─── SOURCE DATA ───

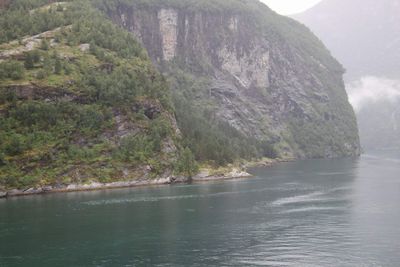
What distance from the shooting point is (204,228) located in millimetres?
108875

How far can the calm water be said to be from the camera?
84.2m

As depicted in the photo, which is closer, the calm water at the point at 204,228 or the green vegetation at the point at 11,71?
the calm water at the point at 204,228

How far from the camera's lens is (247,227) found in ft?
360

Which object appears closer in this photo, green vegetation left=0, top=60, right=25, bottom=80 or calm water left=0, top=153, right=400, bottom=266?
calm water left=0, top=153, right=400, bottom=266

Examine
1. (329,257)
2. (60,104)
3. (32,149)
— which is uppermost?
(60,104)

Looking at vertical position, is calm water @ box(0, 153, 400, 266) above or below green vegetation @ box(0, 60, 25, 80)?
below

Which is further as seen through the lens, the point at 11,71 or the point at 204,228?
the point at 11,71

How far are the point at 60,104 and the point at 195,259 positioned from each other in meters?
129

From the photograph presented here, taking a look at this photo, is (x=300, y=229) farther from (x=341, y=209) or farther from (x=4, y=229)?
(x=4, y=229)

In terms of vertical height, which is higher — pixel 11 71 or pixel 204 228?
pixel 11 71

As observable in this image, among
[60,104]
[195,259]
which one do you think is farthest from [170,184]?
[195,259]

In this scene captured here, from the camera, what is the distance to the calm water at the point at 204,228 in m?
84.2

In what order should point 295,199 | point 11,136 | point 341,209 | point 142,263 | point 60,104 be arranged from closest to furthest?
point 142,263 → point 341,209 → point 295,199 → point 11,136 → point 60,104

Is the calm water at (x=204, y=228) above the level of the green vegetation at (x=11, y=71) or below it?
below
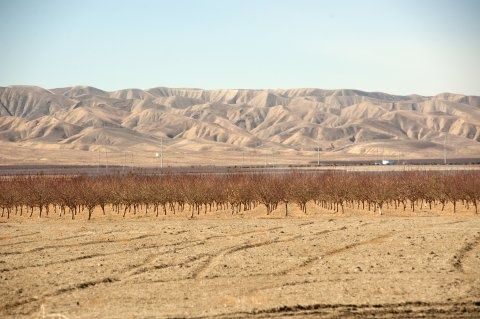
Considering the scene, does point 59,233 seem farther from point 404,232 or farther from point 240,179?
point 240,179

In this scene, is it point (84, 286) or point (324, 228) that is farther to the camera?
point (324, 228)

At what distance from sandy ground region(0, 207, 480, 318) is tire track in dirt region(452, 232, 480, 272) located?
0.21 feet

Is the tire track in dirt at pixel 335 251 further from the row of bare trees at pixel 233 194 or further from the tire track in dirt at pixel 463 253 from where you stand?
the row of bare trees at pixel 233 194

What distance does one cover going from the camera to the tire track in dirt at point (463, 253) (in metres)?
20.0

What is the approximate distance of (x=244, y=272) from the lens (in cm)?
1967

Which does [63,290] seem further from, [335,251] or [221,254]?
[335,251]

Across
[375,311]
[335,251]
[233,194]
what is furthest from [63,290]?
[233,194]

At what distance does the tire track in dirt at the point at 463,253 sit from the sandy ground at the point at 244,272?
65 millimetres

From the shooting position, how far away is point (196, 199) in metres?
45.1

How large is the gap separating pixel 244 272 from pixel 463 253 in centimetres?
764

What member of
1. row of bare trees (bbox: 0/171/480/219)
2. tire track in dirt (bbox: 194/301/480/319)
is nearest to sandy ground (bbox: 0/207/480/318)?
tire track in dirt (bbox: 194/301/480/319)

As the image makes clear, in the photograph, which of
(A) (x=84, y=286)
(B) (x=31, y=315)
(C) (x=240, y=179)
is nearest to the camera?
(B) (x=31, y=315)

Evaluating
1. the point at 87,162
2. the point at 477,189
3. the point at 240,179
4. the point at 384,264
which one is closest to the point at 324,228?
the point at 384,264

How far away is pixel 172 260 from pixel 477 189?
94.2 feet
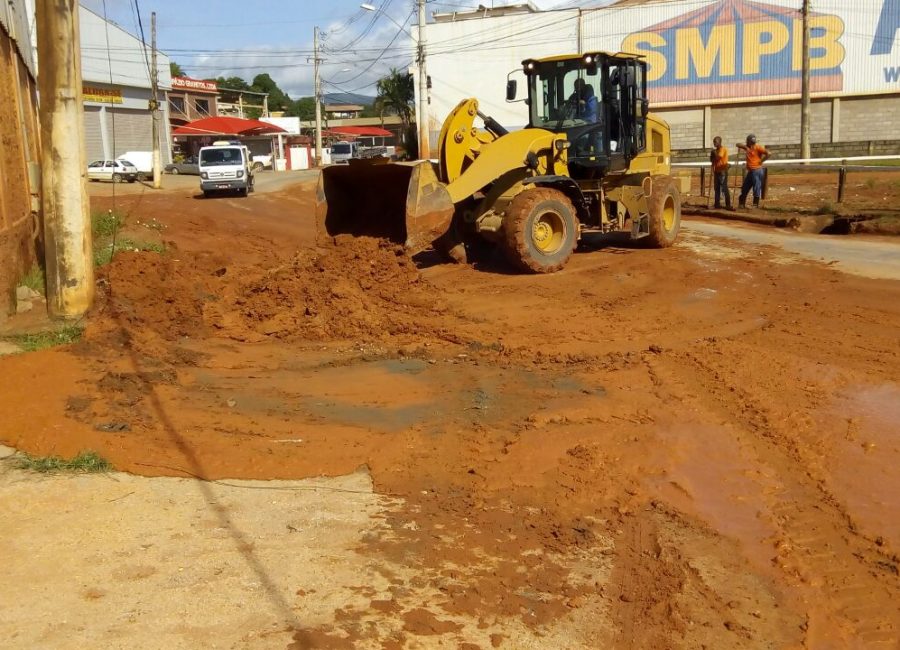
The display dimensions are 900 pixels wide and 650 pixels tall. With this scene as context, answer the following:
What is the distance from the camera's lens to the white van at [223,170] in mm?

───

STATED TASK =
Write out each line again precisely as it appears, skipping every picture.

RESULT =
What distance from the shooting point is (204,228) located in millimetres?
108875

How far can the calm water be said to be from the camera?
84.2m

As depicted in the photo, which is closer, the calm water at the point at 204,228 or the green vegetation at the point at 11,71?
the calm water at the point at 204,228

How far from the camera's lens is (247,227) found in ft?
360

Which object appears closer in this photo, green vegetation left=0, top=60, right=25, bottom=80 or calm water left=0, top=153, right=400, bottom=266?
calm water left=0, top=153, right=400, bottom=266

Examine
1. (329,257)
2. (60,104)
3. (32,149)
— which is uppermost?
(60,104)

Looking at vertical position, is calm water @ box(0, 153, 400, 266) above or below green vegetation @ box(0, 60, 25, 80)?
below

Which is further as seen through the lens, the point at 11,71 or the point at 204,228?
the point at 11,71

How far are the point at 60,104 and the point at 195,259 positioned from each other in meters?
129

From the photograph presented here, taking a look at this photo, is (x=300, y=229) farther from (x=341, y=209) or farther from (x=4, y=229)?
(x=4, y=229)

In terms of vertical height, which is higher — pixel 11 71 or pixel 204 228?
pixel 11 71

As observable in this image, among
[60,104]
[195,259]
which one do you think is farthest from [170,184]?
[195,259]

In this scene captured here, from the camera, what is the distance to the calm water at the point at 204,228 in m?
84.2

In what order should point 295,199 | point 11,136 | point 341,209 | point 142,263 | point 60,104 be arranged from closest to furthest?
point 142,263 → point 341,209 → point 295,199 → point 11,136 → point 60,104

Is the calm water at (x=204, y=228) above the level of the green vegetation at (x=11, y=71) or below it?
below
Considering the scene, does point 59,233 seem farther from point 404,232 or farther from point 240,179?
point 240,179

In this scene, is it point (84, 286) or point (324, 228) that is farther to the camera?
point (324, 228)

At what distance from sandy ground region(0, 207, 480, 318) is tire track in dirt region(452, 232, 480, 272) located?
0.21 feet

Is the tire track in dirt at pixel 335 251 further from the row of bare trees at pixel 233 194 or further from the tire track in dirt at pixel 463 253 from where you stand?
the row of bare trees at pixel 233 194

What distance does one cover going from the camera to the tire track in dirt at point (463, 253) (in metres)?
20.0

What is the approximate distance of (x=244, y=272) from the lens (in cm)?
1967

Which does [63,290] seem further from, [335,251] or [221,254]?
[335,251]

Across
[375,311]
[335,251]
[233,194]
what is furthest from [63,290]?
[233,194]

At what distance does the tire track in dirt at the point at 463,253 sit from the sandy ground at the point at 244,272?
65 millimetres

From the shooting position, how far away is point (196, 199) in metres?
45.1

How large is the gap separating pixel 244 272 from pixel 463 253 in centimetres?
764

What member of
1. row of bare trees (bbox: 0/171/480/219)
2. tire track in dirt (bbox: 194/301/480/319)
is nearest to sandy ground (bbox: 0/207/480/318)?
tire track in dirt (bbox: 194/301/480/319)

As the image makes clear, in the photograph, which of
(A) (x=84, y=286)
(B) (x=31, y=315)
(C) (x=240, y=179)
is nearest to the camera?
(B) (x=31, y=315)

Evaluating
1. the point at 87,162
2. the point at 477,189
3. the point at 240,179
4. the point at 384,264
which one is closest to the point at 324,228?
the point at 384,264

How far away is pixel 172 260 from pixel 477 189?
94.2 feet
The display dimensions are 900 pixels wide and 650 pixels tall. With this scene as context, answer the following:
What is the distance from the camera's lens to the white van at [223,170] in mm?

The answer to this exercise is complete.